DO THIS → In the entries below, can you output everything from the line containing "In the picture, does" down to the line containing "3.39 metres", both included, as a JSON list of strings with one string per line and blank lines skipped? Leave the pictures out.

— BEGIN MATERIAL TO PROCESS —

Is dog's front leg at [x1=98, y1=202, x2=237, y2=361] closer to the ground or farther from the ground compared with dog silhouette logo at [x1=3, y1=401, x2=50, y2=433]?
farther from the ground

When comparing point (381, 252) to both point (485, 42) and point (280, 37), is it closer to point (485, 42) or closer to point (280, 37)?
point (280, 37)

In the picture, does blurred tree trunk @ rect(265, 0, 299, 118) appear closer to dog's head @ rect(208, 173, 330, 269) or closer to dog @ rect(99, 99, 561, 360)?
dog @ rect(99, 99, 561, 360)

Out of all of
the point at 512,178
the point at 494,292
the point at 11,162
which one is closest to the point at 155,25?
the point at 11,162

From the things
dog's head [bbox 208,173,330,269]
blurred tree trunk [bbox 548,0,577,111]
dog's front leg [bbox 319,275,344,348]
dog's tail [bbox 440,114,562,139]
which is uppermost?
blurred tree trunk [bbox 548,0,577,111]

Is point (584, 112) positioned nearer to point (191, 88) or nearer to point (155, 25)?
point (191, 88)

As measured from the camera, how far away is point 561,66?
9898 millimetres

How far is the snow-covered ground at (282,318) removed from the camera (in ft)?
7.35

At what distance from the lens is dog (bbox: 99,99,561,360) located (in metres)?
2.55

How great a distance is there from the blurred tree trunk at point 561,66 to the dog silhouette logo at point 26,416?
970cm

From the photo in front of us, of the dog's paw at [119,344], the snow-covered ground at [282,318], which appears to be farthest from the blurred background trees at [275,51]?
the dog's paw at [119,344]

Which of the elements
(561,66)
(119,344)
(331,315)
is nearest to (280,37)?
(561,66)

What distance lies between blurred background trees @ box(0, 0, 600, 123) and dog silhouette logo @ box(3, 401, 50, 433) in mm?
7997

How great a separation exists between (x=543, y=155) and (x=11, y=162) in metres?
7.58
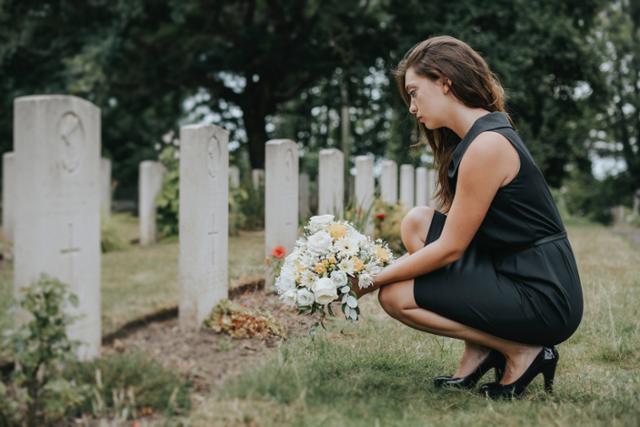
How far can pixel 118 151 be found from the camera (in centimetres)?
2753

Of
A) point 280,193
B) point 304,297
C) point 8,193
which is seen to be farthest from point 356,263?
point 8,193

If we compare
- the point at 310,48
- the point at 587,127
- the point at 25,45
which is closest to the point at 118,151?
the point at 25,45

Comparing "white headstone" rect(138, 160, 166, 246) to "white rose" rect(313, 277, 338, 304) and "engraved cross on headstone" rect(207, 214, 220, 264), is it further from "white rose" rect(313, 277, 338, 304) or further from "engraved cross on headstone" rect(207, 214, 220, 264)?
"white rose" rect(313, 277, 338, 304)

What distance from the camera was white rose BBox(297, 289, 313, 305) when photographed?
3.39 metres

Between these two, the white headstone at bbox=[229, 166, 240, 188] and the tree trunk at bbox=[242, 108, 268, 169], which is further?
the tree trunk at bbox=[242, 108, 268, 169]

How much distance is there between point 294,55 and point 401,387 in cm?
1570

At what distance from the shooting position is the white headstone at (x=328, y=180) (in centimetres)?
734

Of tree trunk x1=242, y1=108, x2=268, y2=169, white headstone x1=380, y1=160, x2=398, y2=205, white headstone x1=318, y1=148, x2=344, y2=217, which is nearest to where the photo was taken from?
white headstone x1=318, y1=148, x2=344, y2=217

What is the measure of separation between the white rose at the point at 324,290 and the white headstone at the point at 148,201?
27.4 feet

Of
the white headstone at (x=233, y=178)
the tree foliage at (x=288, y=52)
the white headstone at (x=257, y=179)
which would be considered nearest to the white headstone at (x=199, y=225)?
the white headstone at (x=233, y=178)

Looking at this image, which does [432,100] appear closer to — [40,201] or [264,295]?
[40,201]

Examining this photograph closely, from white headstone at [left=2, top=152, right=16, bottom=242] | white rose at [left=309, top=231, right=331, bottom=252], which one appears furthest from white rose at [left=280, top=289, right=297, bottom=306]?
white headstone at [left=2, top=152, right=16, bottom=242]

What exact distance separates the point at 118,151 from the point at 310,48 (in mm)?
12096

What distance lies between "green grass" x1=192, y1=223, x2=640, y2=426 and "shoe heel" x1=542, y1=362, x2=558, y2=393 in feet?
0.12
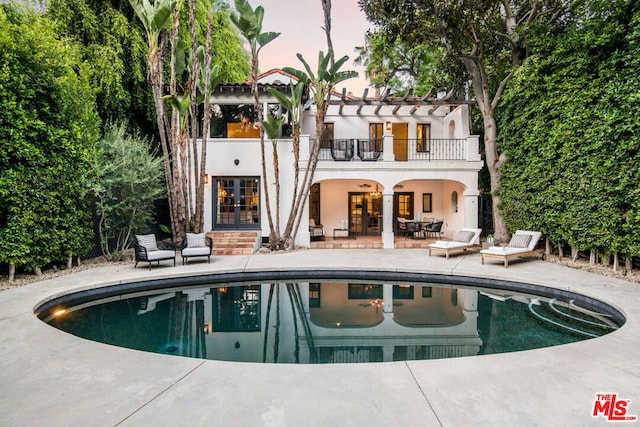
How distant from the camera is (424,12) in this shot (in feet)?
36.9

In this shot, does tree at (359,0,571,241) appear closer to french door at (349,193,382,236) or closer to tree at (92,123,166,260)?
french door at (349,193,382,236)

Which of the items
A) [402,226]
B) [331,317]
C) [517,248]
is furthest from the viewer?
[402,226]

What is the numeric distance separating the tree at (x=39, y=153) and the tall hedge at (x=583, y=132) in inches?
506

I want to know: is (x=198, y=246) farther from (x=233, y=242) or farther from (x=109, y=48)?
(x=109, y=48)

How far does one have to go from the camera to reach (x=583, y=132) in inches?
334

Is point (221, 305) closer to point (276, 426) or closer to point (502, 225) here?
point (276, 426)

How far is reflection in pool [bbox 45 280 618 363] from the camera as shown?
495 cm

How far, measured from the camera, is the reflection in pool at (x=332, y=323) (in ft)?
16.2

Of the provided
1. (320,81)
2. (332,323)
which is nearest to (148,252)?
(332,323)

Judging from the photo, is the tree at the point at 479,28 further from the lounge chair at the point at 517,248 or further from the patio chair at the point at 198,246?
the patio chair at the point at 198,246

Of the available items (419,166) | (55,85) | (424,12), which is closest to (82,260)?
(55,85)

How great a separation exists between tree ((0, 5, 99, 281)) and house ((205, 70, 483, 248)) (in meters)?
5.40

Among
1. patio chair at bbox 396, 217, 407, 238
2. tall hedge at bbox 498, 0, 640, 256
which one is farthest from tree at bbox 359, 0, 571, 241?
patio chair at bbox 396, 217, 407, 238

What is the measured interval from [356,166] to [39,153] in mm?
9734
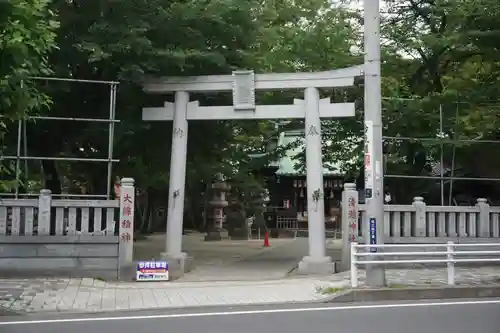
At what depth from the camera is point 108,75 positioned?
16422 mm

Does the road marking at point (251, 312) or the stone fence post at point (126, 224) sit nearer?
the road marking at point (251, 312)

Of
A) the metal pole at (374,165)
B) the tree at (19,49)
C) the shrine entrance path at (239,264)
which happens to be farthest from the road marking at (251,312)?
the shrine entrance path at (239,264)

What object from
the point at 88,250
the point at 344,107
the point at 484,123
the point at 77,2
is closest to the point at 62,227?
the point at 88,250

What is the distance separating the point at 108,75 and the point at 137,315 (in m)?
8.32

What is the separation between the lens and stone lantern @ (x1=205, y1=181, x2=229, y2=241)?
3209 cm

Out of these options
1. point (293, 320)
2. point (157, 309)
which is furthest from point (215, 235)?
point (293, 320)

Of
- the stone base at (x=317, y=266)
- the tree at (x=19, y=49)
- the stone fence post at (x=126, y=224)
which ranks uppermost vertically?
the tree at (x=19, y=49)

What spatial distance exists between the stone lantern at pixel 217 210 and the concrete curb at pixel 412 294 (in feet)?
67.2

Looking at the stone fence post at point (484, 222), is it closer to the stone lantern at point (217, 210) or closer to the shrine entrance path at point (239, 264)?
the shrine entrance path at point (239, 264)

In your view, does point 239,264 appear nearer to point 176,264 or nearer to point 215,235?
point 176,264

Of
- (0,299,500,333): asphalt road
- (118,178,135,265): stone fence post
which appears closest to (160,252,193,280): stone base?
(118,178,135,265): stone fence post

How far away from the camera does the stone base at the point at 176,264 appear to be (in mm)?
15089


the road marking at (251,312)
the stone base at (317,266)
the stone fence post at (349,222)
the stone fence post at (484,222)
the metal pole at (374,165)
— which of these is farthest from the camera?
the stone fence post at (484,222)

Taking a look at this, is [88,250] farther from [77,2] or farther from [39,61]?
[77,2]
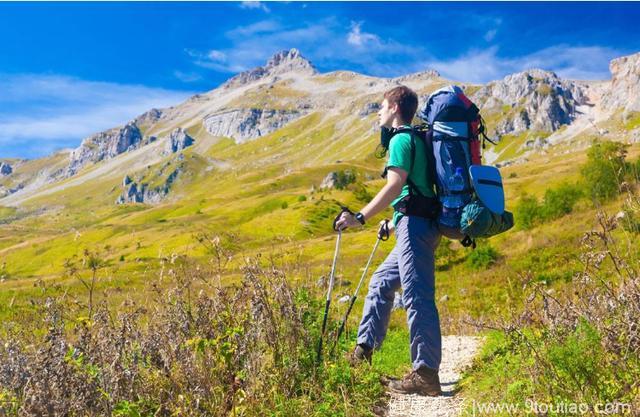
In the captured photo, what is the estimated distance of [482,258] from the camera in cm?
2905

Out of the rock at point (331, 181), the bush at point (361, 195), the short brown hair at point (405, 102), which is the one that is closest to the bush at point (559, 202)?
the short brown hair at point (405, 102)

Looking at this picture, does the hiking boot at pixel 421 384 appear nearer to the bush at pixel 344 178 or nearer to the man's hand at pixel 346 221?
the man's hand at pixel 346 221

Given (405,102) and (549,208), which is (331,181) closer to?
(549,208)

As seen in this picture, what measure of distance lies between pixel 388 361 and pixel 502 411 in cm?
297

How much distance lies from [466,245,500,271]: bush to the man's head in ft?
77.6

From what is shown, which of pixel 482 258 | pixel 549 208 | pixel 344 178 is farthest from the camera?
pixel 344 178

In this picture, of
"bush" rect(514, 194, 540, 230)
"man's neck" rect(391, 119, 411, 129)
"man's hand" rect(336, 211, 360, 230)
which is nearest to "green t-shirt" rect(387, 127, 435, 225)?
"man's neck" rect(391, 119, 411, 129)

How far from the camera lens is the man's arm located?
5.60 meters

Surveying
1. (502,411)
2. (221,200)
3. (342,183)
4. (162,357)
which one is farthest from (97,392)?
(221,200)

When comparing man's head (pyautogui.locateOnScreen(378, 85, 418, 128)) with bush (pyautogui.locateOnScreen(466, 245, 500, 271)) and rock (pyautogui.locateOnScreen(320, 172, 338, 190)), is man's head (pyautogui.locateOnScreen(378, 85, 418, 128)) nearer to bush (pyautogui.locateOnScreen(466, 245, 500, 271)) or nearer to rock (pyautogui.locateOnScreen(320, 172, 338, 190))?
bush (pyautogui.locateOnScreen(466, 245, 500, 271))

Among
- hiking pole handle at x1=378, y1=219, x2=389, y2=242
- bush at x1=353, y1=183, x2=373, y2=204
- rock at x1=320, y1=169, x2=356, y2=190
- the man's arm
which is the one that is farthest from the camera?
rock at x1=320, y1=169, x2=356, y2=190

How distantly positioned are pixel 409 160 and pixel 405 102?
0.83 meters

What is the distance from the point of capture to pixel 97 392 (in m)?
4.07

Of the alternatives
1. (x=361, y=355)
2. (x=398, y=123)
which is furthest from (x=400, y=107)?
(x=361, y=355)
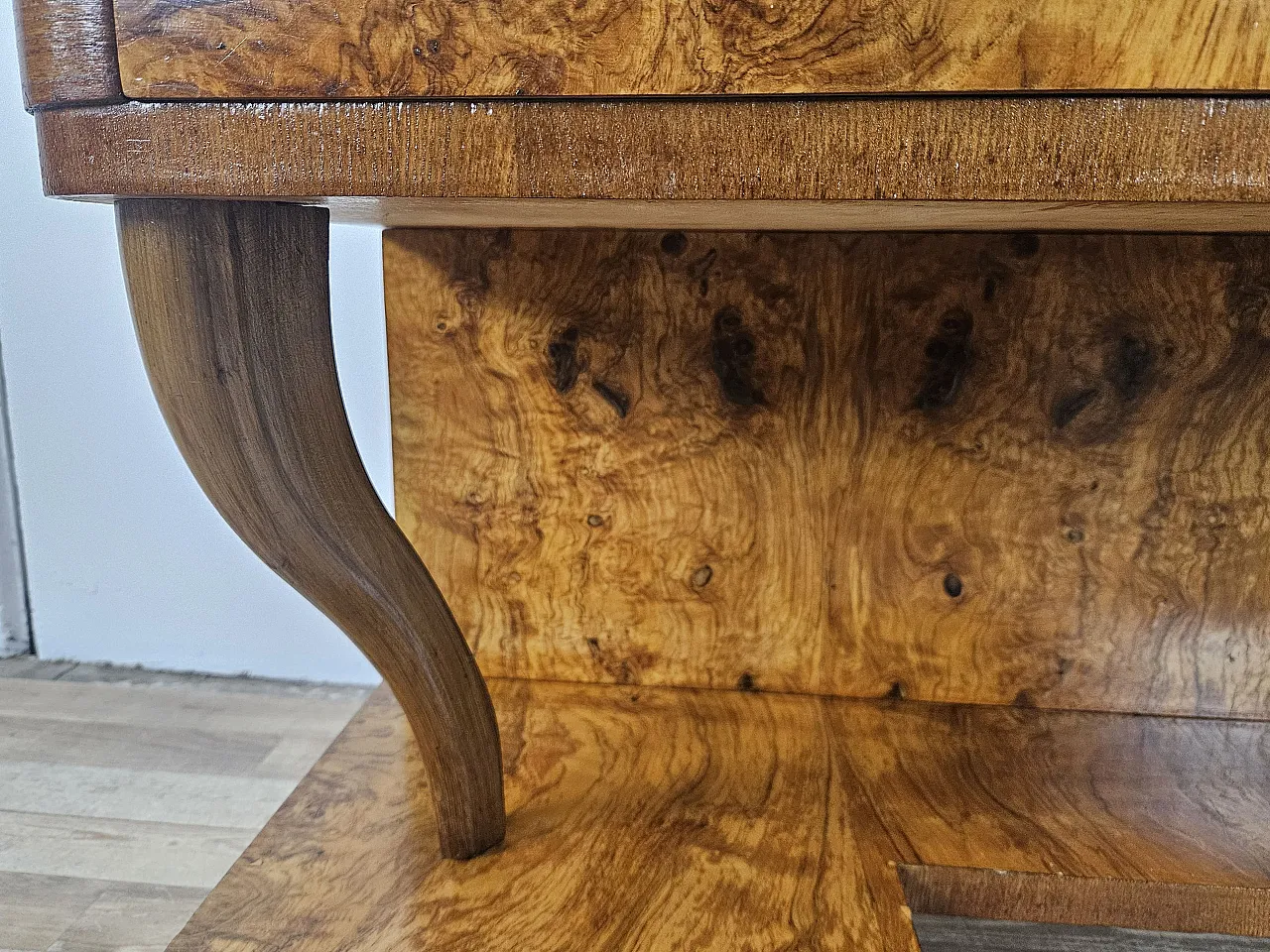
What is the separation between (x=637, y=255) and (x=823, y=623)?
0.33m

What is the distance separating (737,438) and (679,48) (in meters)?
0.45

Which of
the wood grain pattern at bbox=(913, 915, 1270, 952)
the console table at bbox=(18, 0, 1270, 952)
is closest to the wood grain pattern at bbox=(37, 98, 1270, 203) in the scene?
the console table at bbox=(18, 0, 1270, 952)

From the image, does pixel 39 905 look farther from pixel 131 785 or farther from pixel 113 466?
pixel 113 466

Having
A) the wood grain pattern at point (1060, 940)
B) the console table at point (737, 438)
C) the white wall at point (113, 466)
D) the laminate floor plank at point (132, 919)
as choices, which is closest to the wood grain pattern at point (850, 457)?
the console table at point (737, 438)

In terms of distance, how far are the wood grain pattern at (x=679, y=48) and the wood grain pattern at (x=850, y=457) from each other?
0.40 metres

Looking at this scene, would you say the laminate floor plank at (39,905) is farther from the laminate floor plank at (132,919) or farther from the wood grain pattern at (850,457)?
the wood grain pattern at (850,457)

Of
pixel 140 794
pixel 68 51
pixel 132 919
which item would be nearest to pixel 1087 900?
pixel 68 51

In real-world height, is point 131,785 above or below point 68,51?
below

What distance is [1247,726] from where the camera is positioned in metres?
0.77

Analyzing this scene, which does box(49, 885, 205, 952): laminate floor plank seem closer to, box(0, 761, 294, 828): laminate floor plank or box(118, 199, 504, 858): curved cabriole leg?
box(0, 761, 294, 828): laminate floor plank

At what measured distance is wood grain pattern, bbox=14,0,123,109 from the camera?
0.37m

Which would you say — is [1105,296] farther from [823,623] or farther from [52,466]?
[52,466]

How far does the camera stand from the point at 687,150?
0.36 meters

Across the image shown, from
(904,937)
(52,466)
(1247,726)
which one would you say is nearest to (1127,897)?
(904,937)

— END MATERIAL TO PROCESS —

COMPLETED TASK →
[
  "In the picture, does blurred tree trunk @ rect(265, 0, 299, 118) appear closer to dog's head @ rect(208, 173, 330, 269) or closer to dog @ rect(99, 99, 561, 360)?",
  "dog @ rect(99, 99, 561, 360)",
  "Out of all of",
  "the point at 512,178",
  "the point at 494,292",
  "the point at 11,162",
  "which one is closest to the point at 155,25?",
  "the point at 11,162",
  "From the things",
  "dog's head [bbox 208,173,330,269]",
  "blurred tree trunk [bbox 548,0,577,111]",
  "dog's front leg [bbox 319,275,344,348]",
  "dog's tail [bbox 440,114,562,139]",
  "which is uppermost?",
  "blurred tree trunk [bbox 548,0,577,111]",
  "Is point (584, 112) positioned nearer to point (191, 88) or nearer to point (155, 25)?",
  "point (191, 88)",
  "As measured from the camera, how far away is point 561,66?",
  "9898 millimetres",
  "How far is the snow-covered ground at (282,318) removed from the camera (in ft)?",
  "7.35",
  "At what distance from the lens is dog (bbox: 99,99,561,360) located (in metres)?",
  "2.55",
  "How great a distance is there from the blurred tree trunk at point 561,66 to the dog silhouette logo at point 26,416?",
  "970cm",
  "From the photo in front of us, of the dog's paw at [119,344], the snow-covered ground at [282,318], which appears to be farthest from the blurred background trees at [275,51]?",
  "the dog's paw at [119,344]",
  "Which of the elements",
  "(561,66)",
  "(119,344)",
  "(331,315)",
  "is nearest to (280,37)?",
  "(561,66)",
  "What distance lies between blurred background trees @ box(0, 0, 600, 123) and dog silhouette logo @ box(3, 401, 50, 433) in mm?",
  "7997",
  "How great a separation exists between (x=543, y=155) and (x=11, y=162) in metres?",
  "7.58",
  "How far can pixel 118 151 be found from the camera (in centimetres)?",
  "2753",
  "Of",
  "A) point 280,193",
  "B) point 304,297",
  "C) point 8,193",
  "which is seen to be farthest from point 356,263?",
  "point 8,193",
  "If we compare",
  "- the point at 310,48",
  "- the point at 587,127",
  "- the point at 25,45",
  "which is closest to the point at 118,151?",
  "the point at 25,45",
  "Comparing \"white headstone\" rect(138, 160, 166, 246) to \"white rose\" rect(313, 277, 338, 304) and \"engraved cross on headstone\" rect(207, 214, 220, 264), is it further from \"white rose\" rect(313, 277, 338, 304) or further from \"engraved cross on headstone\" rect(207, 214, 220, 264)?",
  "\"white rose\" rect(313, 277, 338, 304)",
  "What distance from the camera was white rose BBox(297, 289, 313, 305) when photographed?",
  "3.39 metres"
]